## Study text
▶
Cote and Gagel (2003) provided an optimistic review of the management of familial medullary thyroid carcinoma. They diagrammed the extracellular, transmembrane, and intracellular portions of the RET gene and presented a graph of the earliest reported age at onset of MTC according to the specific mutated RET codon.

Mapping

The linkage studies of Narod et al. (1989) appear to indicate conclusively that familial medullary carcinoma of the thyroid (without pheochromocytoma) is caused by an allele in the same gene that is the site of the mutation in MEN2. They studied 18 families, 9 with MEN2 and 9 with medullary carcinoma of the thyroid without pheochromocytoma, with probes specific for the pericentromeric region of chromosome 10 and found close linkage in both cases. Genetic heterogeneity of the susceptibility locus was not observed. The genetic mutation for medullary carcinoma was in disequilibrium with alleles of 2 closely linked marker loci.

In 2 large families with medullary thyroid carcinoma (MTC1), Lairmore et al. (1991) showed that the maximum lod score between the neoplasia and marker D10Z1 was 5.88 with 0% recombination. They found no evidence for genetic heterogeneity among families with medullary thyroid carcinoma, MEN2B (162300), or MEN2A. The mutations causing these disorders thus appear to be related to each other as alleles. On the other hand, Carson et al. (1991) reported 2 families in which the MTC mutation appeared not to be linked to the pericentromeric markers on chromosome 10.

Molecular Genetics

Gimm et al. (1999) used SSCP analysis of 16 exons of NTRK1 (191315) from 31 sporadic MTCs and observed variants in 5 exons (exons 4 and 14-17). Sequence analysis demonstrated 1 sequence variant each in exons 4, 14, 16, and 17, and 4 different variants in exon 15. Differential restriction enzyme digestion specific for each variant confirmed the sequencing results. All variants were also present in the corresponding germline DNA. Interestingly, the sequence variants at codon 604 (C1810T; 191315.0008) and codon 613 (G1838T; 191315.0009) of exon 15 always occurred together, possibly representing linkage disequilibrium. The frequencies of the sequence variants in germline DNA from patients with sporadic MTC did not differ significantly from those in a race-matched control group.
◀
## Data records
▶
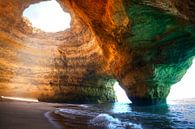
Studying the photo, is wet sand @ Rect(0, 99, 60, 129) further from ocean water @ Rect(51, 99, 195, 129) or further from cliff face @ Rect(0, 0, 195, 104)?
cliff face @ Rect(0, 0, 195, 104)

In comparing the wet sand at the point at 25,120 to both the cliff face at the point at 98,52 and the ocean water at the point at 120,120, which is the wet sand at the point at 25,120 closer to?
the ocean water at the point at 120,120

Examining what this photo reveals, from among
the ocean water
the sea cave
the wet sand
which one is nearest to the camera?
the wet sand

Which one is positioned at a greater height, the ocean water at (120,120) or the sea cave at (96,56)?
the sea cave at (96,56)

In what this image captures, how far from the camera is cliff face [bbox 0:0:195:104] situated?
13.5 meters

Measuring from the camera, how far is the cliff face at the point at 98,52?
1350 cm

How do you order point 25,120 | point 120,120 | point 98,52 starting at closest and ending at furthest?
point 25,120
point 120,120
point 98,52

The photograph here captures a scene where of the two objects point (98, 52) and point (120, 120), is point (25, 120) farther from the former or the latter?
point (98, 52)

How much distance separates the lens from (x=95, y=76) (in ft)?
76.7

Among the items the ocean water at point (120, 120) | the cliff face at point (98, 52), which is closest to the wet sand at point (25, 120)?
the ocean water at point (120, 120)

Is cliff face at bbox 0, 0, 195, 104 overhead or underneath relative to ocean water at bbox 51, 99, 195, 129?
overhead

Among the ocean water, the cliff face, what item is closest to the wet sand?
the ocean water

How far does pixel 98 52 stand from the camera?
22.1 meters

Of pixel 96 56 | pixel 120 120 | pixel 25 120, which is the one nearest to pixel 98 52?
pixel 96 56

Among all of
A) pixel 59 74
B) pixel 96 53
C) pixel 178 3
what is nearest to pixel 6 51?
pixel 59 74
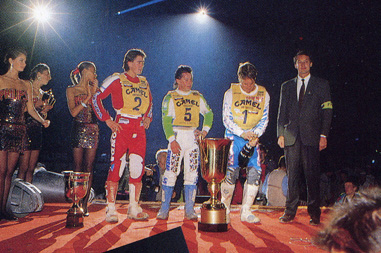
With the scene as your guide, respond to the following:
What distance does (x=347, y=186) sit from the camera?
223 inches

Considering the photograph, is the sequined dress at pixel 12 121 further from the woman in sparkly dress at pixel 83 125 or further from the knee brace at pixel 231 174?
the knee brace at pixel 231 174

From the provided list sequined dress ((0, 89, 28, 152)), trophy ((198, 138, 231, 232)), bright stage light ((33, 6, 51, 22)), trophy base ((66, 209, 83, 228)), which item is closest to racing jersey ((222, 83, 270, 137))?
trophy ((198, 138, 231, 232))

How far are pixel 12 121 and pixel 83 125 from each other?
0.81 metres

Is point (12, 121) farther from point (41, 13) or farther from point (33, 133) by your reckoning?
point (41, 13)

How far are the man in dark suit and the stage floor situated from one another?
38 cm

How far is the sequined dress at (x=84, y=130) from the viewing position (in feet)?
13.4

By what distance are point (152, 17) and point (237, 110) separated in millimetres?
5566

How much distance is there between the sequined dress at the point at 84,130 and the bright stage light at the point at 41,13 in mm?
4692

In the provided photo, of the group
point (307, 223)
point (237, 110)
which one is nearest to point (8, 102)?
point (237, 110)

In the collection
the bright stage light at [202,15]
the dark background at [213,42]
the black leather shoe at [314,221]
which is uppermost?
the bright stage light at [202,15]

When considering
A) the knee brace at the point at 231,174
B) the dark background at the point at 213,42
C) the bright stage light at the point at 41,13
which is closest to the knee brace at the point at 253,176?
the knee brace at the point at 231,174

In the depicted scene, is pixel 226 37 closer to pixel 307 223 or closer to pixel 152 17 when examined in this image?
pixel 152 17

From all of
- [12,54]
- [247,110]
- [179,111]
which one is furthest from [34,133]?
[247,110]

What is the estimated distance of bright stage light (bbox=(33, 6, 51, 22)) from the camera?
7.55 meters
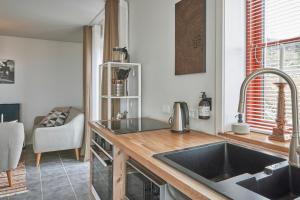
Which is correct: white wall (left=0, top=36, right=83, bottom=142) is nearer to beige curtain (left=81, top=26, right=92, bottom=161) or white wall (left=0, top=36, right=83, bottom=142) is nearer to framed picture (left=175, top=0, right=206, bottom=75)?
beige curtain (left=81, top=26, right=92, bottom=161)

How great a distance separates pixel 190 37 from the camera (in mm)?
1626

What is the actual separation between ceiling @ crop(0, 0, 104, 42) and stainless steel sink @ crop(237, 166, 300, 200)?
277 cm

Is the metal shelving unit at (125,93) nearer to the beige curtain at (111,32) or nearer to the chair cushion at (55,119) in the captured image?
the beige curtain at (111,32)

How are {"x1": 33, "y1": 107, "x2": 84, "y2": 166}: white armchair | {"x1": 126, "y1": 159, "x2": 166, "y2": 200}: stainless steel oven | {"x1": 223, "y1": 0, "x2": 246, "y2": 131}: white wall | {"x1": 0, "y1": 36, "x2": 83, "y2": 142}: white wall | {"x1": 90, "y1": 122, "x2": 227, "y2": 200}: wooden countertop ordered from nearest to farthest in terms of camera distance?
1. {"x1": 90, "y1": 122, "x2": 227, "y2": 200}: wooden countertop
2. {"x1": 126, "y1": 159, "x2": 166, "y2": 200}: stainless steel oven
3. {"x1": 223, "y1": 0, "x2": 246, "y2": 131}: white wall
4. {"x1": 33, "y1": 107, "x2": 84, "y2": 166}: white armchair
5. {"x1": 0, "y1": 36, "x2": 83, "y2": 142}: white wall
◀
## Exercise goal
Carry the passage on familial medullary thyroid carcinoma forward, starting after its last sentence.

## Response
Marsh et al. (2003) identified chromosomal imbalances that occur in MTC including deletions of chromosomes 1p, 3q26.3-q27, 4, 9q13-q22, 13q, and 22q and amplifications of chromosome 19. These regions house known tumor suppressor genes as well as genes encoding subunits of the multicomponent complex of glycosylphosphatidylinositol-linked proteins (glial cell line-derived neurotrophic factor family receptors alpha-2-4; see 601496) and their ligands glial cell line-derived neurotrophic factor (600837), neurturin (602018), persephin (602921), and artemin (603886) that facilitate RET dimerization and downstream signaling. Chromosomal imbalances in the MTC cell line TT were largely identical to those identified in primary MTC tumors, consolidating its use as a model for studying MTC.

Abu-Amero et al. (2006) identified nonsynonymous germline mitochondrial DNA (mtDNA) mutations in both normal and tumor tissue from 20 (76.9%) of 26 cases of medullary thyroid carcinoma, including 9 (69.2%) of 13 sporadic cases and 11 (84.6%) of 13 familial cases; 10 of 13 familial cases were patients with MEN2. The familial cases tended to have transversion mtDNA mutations rather than transition mutations. All 13 familial cases also had germline RET mutations. Abu-Amero et al. (2006) suggested that mtDNA mutations may be involved in medullary thyroid carcinoma tumorigenesis and/or progression.

Nomenclature

Simpson (1991) proposed a branching classification of the forms of medullary thyroid carcinoma (MTC). MTC has 2 forms: MTC1 (with no other primary tumors) and MEN2. MEN2 has 2 forms: MEN2A and MEN2B. MEN2A has 3 forms: MEN2A-1 (MTC with pheochromocytoma and parathyroid tumor), MEN2A-2 (MTC with pheochromocytoma), and MEN2A-3 (MTC with parathyroid tumor).